Hartwell is a senior editor at Tor/Forge. He was a consulting editor at NAL (1971-'73) and at Berkley ('73-'78) and director of SF at Timescape ('78-'83) and Arbor House/Morrow ('84-'91). In the meantime, he has consulted for Gregg Press ('75-'86), Waldenbooks Otherworlds Club ('83-'84), Tor (‘83-'94), and the BOMC (1989), edited Cosmos magazine (1977-'78), and been an administrative consultant for the Turner Tomorrow Awards (1990-'91). He was editor and publisher of The Little Magazine (1965-'88; literary), co-publisher, with Paul Williams, of Entwhistle Books (1967-'82), and co-publisher, with L.W. Currey, of Dragon Press (1973-'78). Since 1978 he has been Dragon Press's proprietor; since 1988 they have published The New York Review of Science Fiction, a 19-time Hugo nominee as best semiprozine (1989-2007) and two-time Readercon Small Press Award Winner (1989, '91); he is the magazine's reviews and features editor. Since 2009, he has also been the proprietor of the Dragon Press Bookstore.
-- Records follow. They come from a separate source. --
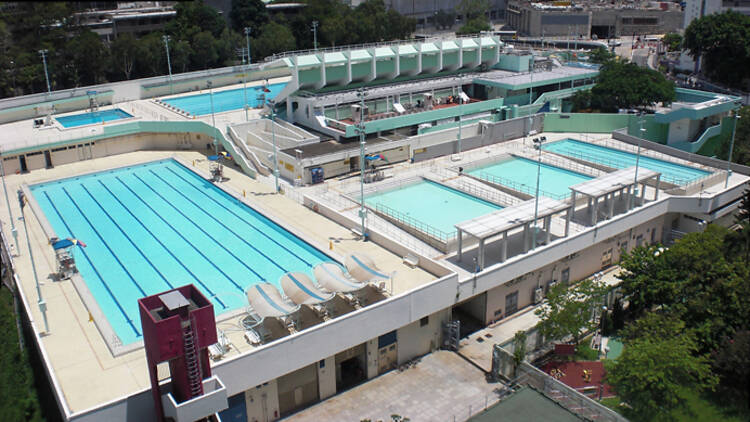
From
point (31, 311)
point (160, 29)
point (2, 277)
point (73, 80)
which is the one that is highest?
point (160, 29)

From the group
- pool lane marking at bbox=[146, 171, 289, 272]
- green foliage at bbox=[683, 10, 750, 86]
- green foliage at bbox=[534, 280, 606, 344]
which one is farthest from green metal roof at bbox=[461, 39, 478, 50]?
green foliage at bbox=[534, 280, 606, 344]

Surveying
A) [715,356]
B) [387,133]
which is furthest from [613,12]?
[715,356]

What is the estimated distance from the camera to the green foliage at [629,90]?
46625 mm

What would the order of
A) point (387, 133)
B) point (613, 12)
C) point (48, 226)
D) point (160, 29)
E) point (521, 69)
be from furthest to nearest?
point (613, 12), point (160, 29), point (521, 69), point (387, 133), point (48, 226)

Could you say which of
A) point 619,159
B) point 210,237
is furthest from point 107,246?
point 619,159

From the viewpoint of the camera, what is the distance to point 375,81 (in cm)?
4834

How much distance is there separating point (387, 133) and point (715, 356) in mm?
25799

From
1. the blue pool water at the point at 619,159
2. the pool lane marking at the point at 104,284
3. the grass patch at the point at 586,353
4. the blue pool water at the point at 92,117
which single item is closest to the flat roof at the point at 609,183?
the blue pool water at the point at 619,159

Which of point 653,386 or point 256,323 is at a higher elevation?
point 256,323

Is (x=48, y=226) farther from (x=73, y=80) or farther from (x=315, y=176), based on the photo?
(x=73, y=80)

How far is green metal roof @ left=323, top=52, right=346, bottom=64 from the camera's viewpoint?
44.9 m

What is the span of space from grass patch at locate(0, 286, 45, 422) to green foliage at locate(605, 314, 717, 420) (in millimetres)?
19754

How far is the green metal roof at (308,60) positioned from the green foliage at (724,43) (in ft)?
123

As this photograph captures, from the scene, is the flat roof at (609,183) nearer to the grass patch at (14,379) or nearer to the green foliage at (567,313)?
the green foliage at (567,313)
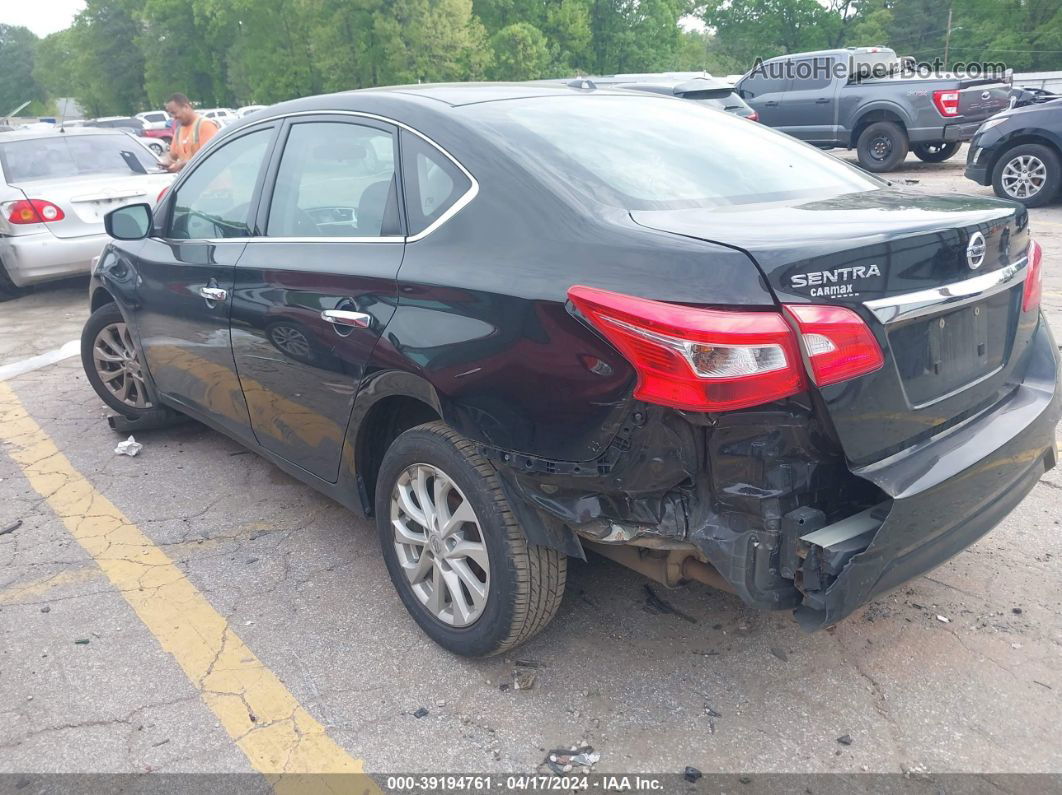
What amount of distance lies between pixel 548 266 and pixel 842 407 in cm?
81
His book reviews and articles have appeared in Crawdaddy (1968-'74) and Locus (1971-'73), Publishers Weekly, Top of the News, and The New York Times Book Review, and in Best Library Essays, Editors on Editing, and other books. He is the author of Age of Wonders: Exploring the World of Science Fiction (1984, Walker/McGraw-Hill, rev. ed. 1996, Tor). He has been a founder and administrator of a number of sf institutions: the World Fantasy Convention and Award since 1975 (board chairman since 1978); the Philip K. Dick Award since 1982; Sercon since 1987, executive board member of the International Association for the Fantastic in the Arts since 1995. He was a judge of the first Readercon Small Press Awards. He is an Advisory Board member of the SF Hall of Fame and Museum and presently a Hall of Fame Judge. He has been an Advisory Board Memberof the Western Connecticut College Writing Program since 2004. He received the Skylark Award from NESFA in 2006 and was made a Fellow of NESFA in 2008. He is the only living book editor listed among "200 Most Important People in Science Fiction" in 200th issue of STARLOG.

He earned his Ph.D. (in comparative medieval literature) from Columbia; he has taught sf and contemporary literature and writing at the Stevens Institute of Technology (1973-'76), at Clarion West (1984, '86, '90, 2000, '09), Clarion South Writing Workshop, Brisbane, Australia (2004), and has been a Visiting Professor at Harvard Summer School (1987-'93), and at New York University (1993). He lives in Pleasantville, New York.